U.S. District Judge Liam O’Grady sentenced Hale, 33, of Nashville, to 45 months in prison for violating the Espionage Act, saying his disclosure of documents went beyond his “courageous and principled” stance on drones.

“You are not being prosecuted for speaking out about the drone program killing innocent people,” O’Grady said. “You could have been a whistleblower . . . without taking any of these documents.”

Hale had pleaded guilty to one of five charges related to his dissemination of the documents; at sentencing, O’Grady dismissed the other four with prejudice, meaning they cannot easily be brought against him again.

Hale’s attorneys and advocates argued that the disclosures provided a valuable public service. The documents included a report finding that reliance on deadly attacks was undermining intelligence gathering. During one five-month stretch of an operation in Afghanistan, the documents revealed, nearly 90 percent of the people killed were not the intended targets.

Hale also disclosed the criteria for placing a person on the terrorism watch list, information that Muslim civil rights lawyers said in a letter to the court had helped them challenge the constitutionality of that system.

“I believe he only spoke out for humanitarian and educational purposes,” journalist Sonia Kennebeck told the court in a letter. She featured Hale in a 2016 documentary about drone warfare.

Prosecutors countered that Hale had put Americans at risk to boost his own ego. They noted that he began taking classified information to his home only a few weeks into a job at the National Geospatial-Intelligence Agency in 2014, not long after swearing to preserve the government’s secrets.
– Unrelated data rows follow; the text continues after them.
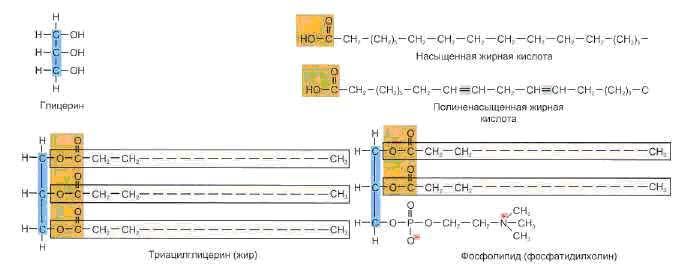 Глицерин и жирные кислоты - главные молекулы для образования триацилгрицериды и фосфолипиды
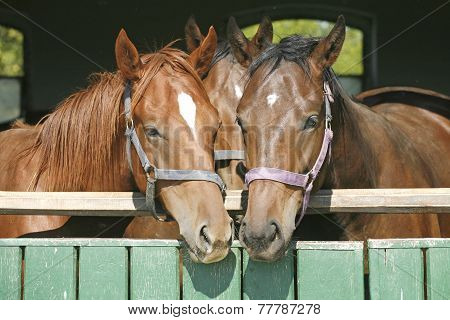Warm Blood Thoroughbred Horses At The Barn Door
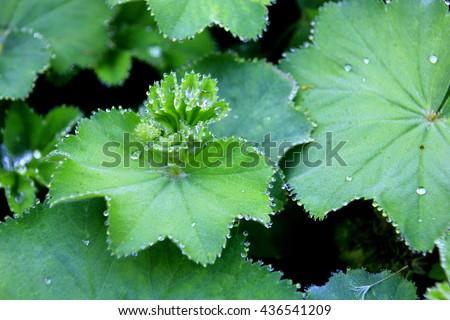 Frauenmantel: green herbal plant growing in europe #436541209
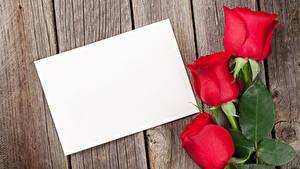 Фотография День святого Валентина Розы Доски Шаблон поздравительной открытки Красный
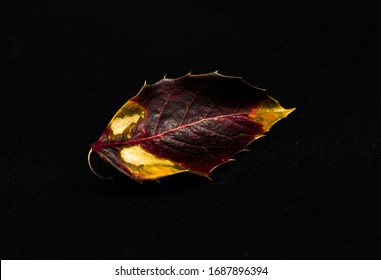 Beautiful red leaf on a macro on a black background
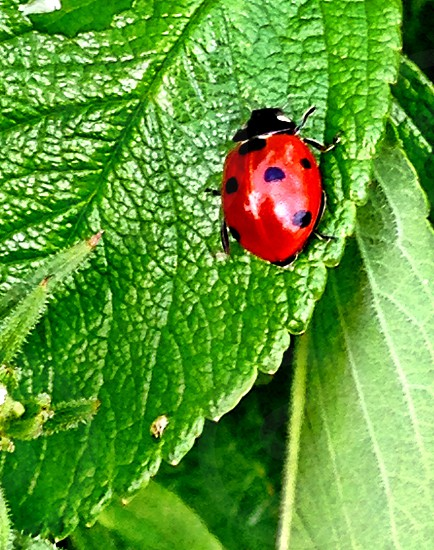 Macro LisAm Lady Bug Insect Red Animal Pretty Green Leaf Plant photo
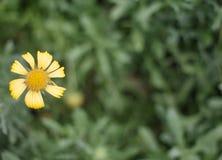 Beleza da flor alaranjada amarela e vibrante Imagem de Stock Royalty Free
“Hale did not in any way contribute to the public debate about how we fight wars,” Assistant U.S. Attorney Gordon Kromberg said in court. “All he did was endanger the people who are doing the fighting.”
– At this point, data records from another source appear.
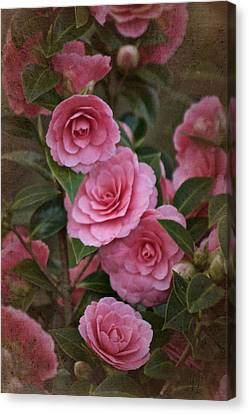 Vintage March 2017 Camillias No. 2 Canvas Print by Richard Cummings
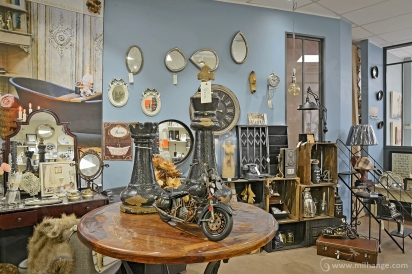 photo-entreprise-boutique-decoration-interieur-fleuriste-fleurine-saint-andre-de-cubzac-2
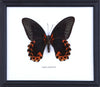 The Scarlet Mormon - Real Butterfly Framed - Natural History Direct Online Shop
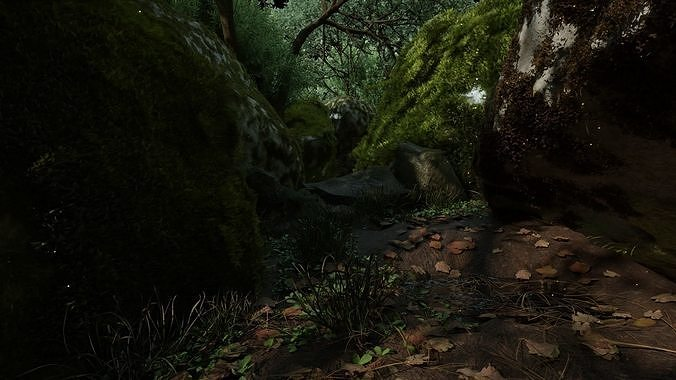 Realistic Forest scene Environment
Friends and family members said military service was an awkward fit for Hale, who suffered from mental health issues throughout his life. His attorney said he joined the Air Force to escape an abusive atmosphere in a poor, fundamentalist home.
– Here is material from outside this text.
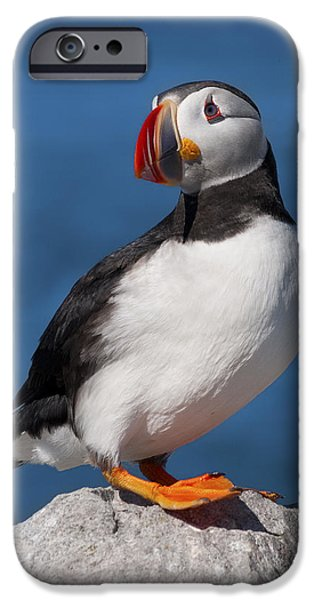 Sea Birds iPhone Cases - My best side.. iPhone Case by Nina Stavlund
“Recently, someone asked me to tell them a happy memory I have with Daniel,” his sister wrote to the court. “Sadly, this was not an easy task.”

But Hale tested well and was steered into signals intelligence. He went to Afghanistan in 2012. When he left the following year, he said, he already had deep misgivings about the work he had done. He recalled in a letter to the judge learning after one drone strike on a car that a small child had been killed and another seriously injured. He wondered whether any of the other strikes he had helped carry out had killed innocent civilians deemed “enemy combatants” by virtue of being male and of military age.

“You had to kill part of your conscience to keep doing your job,” he said in court Tuesday.

He began connecting with journalists and activists critical of the use of drones, but he also took a new job at a defense contractor in 2014. One day after work, he said, two colleagues invited him to watch footage of drone strikes.

“My conscience, once held at bay, came roaring back to life,” he wrote. He printed out over three dozen documents, some classified, the government said, and shared several with Jeremy ­Scahill, a reporter for the Intercept.

Authorities searched Hale’s home in 2014, his attorneys said — before the documents were published. But he was not charged or arrested until 2019. Between 2014 and 2019, he worked on and off in restaurants, and he adopted a cat. In October, while awaiting resolution in this case and staying in Brightwood Park, Hale witnessed the death in a moped crash of 20-year-old Karon Hylton during what some have described as a chase by police; a friend told the court that Hale has cooperated with that investigation.

He mused about becoming a reporter himself, leading prosecutors to argue that his motive had been self-aggrandizement.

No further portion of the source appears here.